Our worth is constantly being measured by various units and circumstances. In some instances it can be about your net worth; other times it can be your values and morals; and other times your worth doesn’t matter because you simply don’t give a shit about yourself.
Net worth is a funny thing since it’s currency is measured through the smallest unit: money. Don’t get me wrong money is important, shit I wouldn’t have pursued my dreams if it wasn’t for the payoff. But I say it’s the smallest unit because it’s often measured according to how one values money. See we delude ourselves into thinking that we are attracted or inspired by people who have the most money. However if that were the case then drug lords who man these streets would be highly respected. Yet our moral compass doesn’t allow us to respect them. Why? Because it goes against your true worth: values.
Values are our greatest measurement of worth. Values set the tone and standards of your life. Furthermore, it translates to how people perceive you and whether that translates to respect. No valuable network is built without common values. Values let people know who you are and if who you are can only be measured by money then you are cheap. Essentially you are a prostitute to your circumstances. The weight of your worth is always determined by how much anyone can put before you, The thing people forget is cheap people are always replaceable. Worst of all you have to do more work to retain that level of lifestyle.

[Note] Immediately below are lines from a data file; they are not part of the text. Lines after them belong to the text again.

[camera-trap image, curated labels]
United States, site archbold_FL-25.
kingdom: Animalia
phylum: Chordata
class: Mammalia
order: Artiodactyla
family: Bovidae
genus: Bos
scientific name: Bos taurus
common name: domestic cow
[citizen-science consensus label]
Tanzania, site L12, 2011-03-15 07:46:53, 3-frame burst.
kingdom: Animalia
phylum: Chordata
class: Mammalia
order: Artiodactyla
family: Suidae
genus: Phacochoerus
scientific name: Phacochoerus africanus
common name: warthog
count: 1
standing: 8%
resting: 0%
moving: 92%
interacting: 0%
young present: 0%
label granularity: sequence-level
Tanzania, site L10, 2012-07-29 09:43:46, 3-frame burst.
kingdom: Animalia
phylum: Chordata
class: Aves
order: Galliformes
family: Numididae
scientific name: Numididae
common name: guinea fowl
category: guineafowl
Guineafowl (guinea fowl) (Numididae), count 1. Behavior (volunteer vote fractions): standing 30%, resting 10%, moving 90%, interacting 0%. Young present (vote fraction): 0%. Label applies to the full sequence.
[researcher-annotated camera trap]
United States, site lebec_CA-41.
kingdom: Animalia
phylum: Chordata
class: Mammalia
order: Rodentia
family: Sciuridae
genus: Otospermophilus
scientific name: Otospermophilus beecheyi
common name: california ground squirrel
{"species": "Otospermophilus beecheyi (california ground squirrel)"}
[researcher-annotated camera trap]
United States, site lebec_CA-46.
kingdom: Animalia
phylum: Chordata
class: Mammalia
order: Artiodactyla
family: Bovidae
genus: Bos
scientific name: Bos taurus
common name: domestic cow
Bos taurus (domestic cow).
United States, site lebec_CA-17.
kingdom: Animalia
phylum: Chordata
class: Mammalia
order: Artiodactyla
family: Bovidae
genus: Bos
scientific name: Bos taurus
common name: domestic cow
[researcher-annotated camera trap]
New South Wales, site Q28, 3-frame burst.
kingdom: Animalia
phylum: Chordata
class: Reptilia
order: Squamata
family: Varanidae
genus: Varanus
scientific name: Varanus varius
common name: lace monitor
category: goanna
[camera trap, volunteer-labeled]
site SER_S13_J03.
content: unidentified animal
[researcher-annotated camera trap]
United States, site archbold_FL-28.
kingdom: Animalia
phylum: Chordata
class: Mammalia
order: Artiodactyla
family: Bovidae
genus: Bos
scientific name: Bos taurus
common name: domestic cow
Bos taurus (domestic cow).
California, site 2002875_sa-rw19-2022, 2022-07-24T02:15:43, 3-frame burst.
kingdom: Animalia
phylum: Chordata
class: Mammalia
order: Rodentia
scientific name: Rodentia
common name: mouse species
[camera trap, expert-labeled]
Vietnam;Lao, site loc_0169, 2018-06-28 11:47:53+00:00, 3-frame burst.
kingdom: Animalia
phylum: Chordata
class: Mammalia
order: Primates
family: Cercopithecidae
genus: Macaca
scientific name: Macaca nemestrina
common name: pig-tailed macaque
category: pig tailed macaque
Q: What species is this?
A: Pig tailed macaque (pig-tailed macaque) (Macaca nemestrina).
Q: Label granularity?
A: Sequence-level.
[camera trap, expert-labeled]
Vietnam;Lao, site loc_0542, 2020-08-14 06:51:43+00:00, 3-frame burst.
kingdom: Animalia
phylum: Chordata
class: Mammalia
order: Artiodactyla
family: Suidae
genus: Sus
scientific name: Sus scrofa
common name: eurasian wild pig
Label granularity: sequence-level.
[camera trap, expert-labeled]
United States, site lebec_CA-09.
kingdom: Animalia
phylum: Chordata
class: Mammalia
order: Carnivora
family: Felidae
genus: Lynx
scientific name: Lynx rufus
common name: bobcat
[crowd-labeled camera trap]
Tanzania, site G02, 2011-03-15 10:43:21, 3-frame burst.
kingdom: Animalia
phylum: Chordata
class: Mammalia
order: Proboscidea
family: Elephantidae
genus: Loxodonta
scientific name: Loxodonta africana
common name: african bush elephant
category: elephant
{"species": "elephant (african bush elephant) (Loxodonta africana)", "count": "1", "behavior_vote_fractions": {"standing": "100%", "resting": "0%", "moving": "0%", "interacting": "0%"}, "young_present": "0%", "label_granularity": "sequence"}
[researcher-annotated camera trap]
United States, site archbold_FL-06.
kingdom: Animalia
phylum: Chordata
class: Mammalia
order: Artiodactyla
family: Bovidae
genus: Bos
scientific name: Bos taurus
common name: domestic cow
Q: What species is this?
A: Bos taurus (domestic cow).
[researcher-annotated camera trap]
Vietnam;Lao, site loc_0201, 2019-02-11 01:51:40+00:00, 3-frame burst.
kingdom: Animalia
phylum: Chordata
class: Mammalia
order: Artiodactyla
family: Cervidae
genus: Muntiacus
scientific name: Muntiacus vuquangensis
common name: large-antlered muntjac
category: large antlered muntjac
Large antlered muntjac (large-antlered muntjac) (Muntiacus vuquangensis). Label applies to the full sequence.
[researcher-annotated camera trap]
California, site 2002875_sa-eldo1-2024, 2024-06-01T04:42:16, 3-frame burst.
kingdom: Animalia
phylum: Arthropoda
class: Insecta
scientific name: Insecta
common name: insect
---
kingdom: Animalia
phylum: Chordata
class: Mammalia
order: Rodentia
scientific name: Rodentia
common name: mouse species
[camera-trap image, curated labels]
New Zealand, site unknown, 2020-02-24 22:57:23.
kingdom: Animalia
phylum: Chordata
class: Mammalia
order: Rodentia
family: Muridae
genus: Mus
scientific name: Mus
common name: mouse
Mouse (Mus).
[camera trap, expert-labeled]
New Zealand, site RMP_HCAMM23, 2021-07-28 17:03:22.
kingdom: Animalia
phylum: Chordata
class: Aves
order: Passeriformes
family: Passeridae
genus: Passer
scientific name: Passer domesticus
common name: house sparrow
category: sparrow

Values set the standards of your life. This is the weightiest measure of worth. Our values are always tested in some obvious ways or not so obvious to self. The obvious ways are through money, relationships, family and other visible ways. But the invisible/not so obvious are the hardest to detect to self. They lie in the shadows of our minds and only reveal themselves in our actions. Self-worth is easily spoken about but rarely acted on. Many times I told myself I’d never stoop my standards to dating an abusive guy yet I found myself enabling verbal abuse because I thought that’s what I was worth. I saw it but ignored the signs because I chose to value myself according to the bullshit mass measurement of “marriage material”. I simply didn’t give a shit about myself because I didn’t trust that I was enough.
The weight of your worth is determined by your willingness to assume responsibility for yourself. Assuming responsibility means you are aware to the greatness that lies within you. Your greatness isn’t easily measured by money instead it stands on principles and values that exceed any time value of money.